» **What is required**:
Establish the number of lines below that contain the string "trap". State that number alone.
== The data
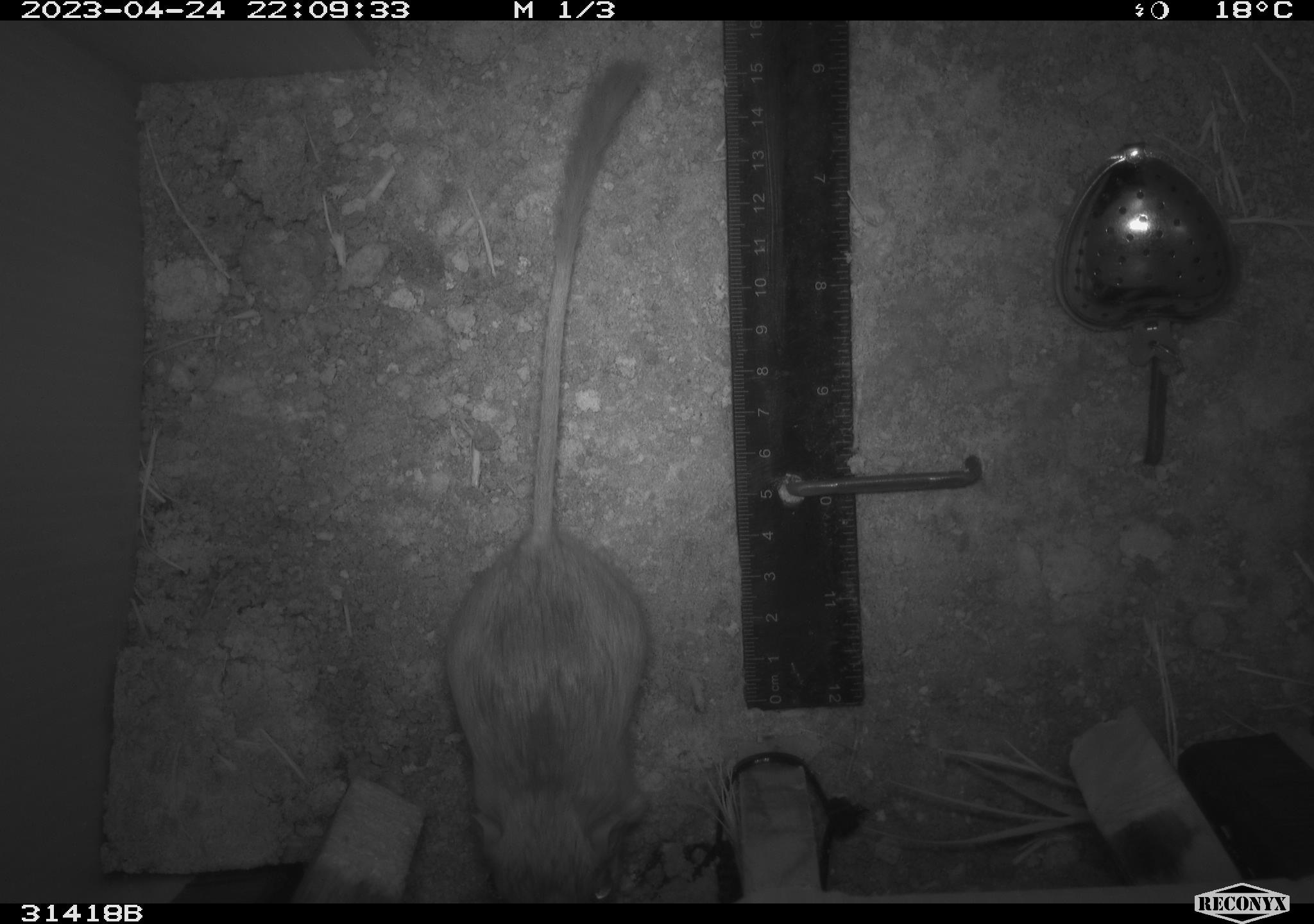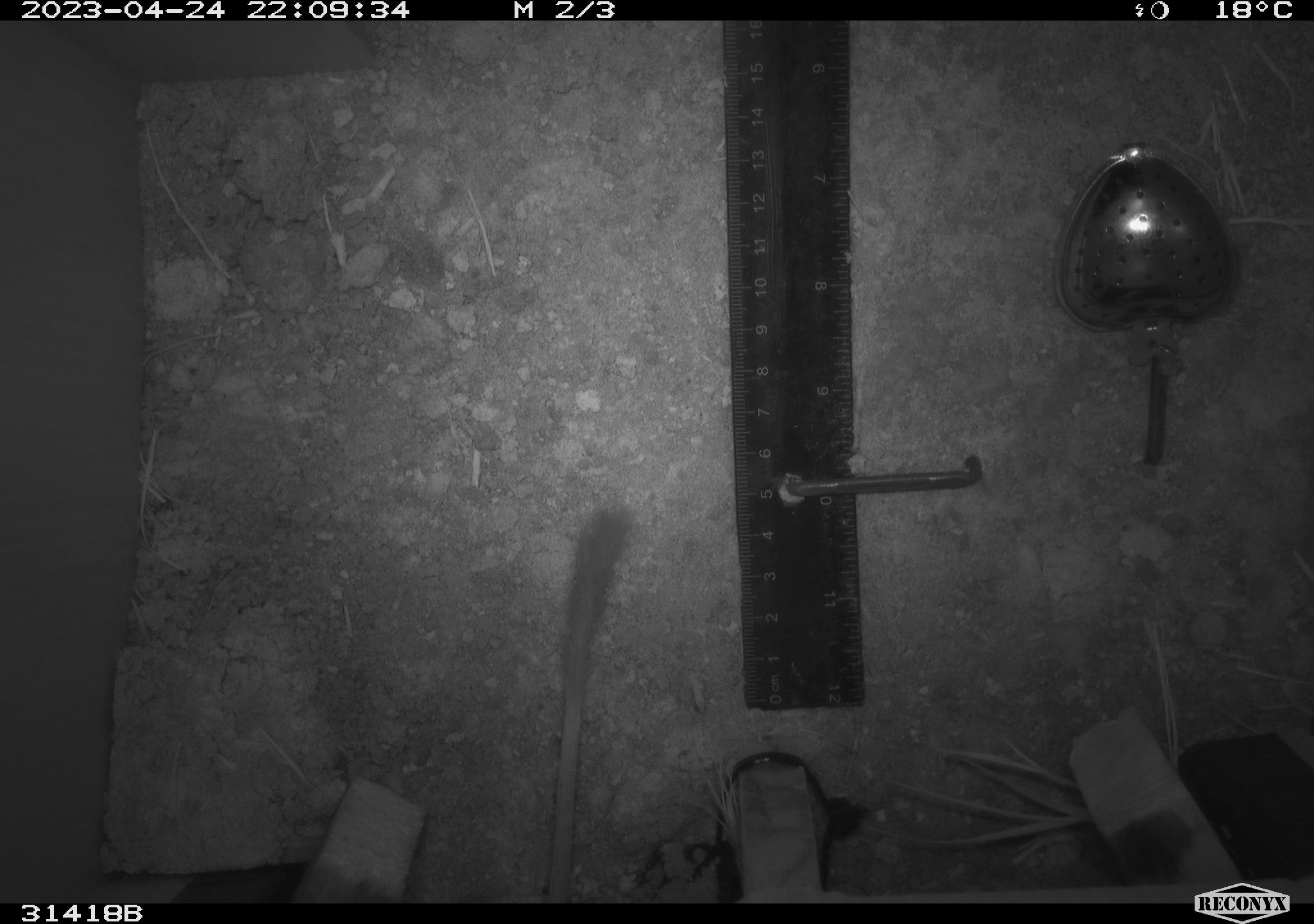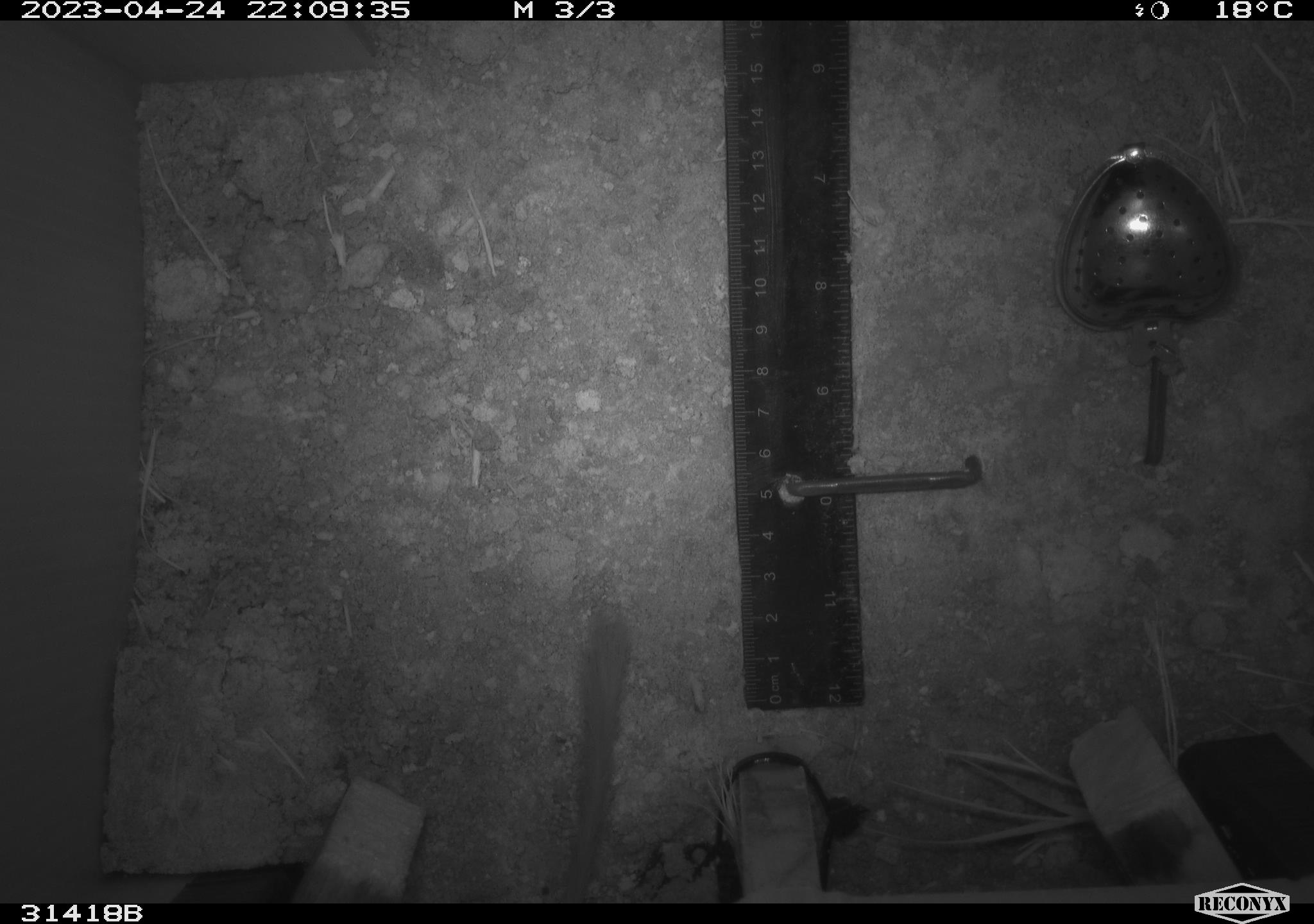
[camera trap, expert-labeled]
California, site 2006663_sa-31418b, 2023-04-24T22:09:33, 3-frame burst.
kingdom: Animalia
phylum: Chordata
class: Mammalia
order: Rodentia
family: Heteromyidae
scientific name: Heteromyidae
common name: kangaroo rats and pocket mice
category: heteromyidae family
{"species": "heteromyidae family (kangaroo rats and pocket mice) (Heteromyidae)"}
====
== The data
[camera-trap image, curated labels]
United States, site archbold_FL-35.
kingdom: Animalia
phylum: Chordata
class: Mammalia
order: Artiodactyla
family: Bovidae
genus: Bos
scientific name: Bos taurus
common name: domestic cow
====
» **Task solution**:
2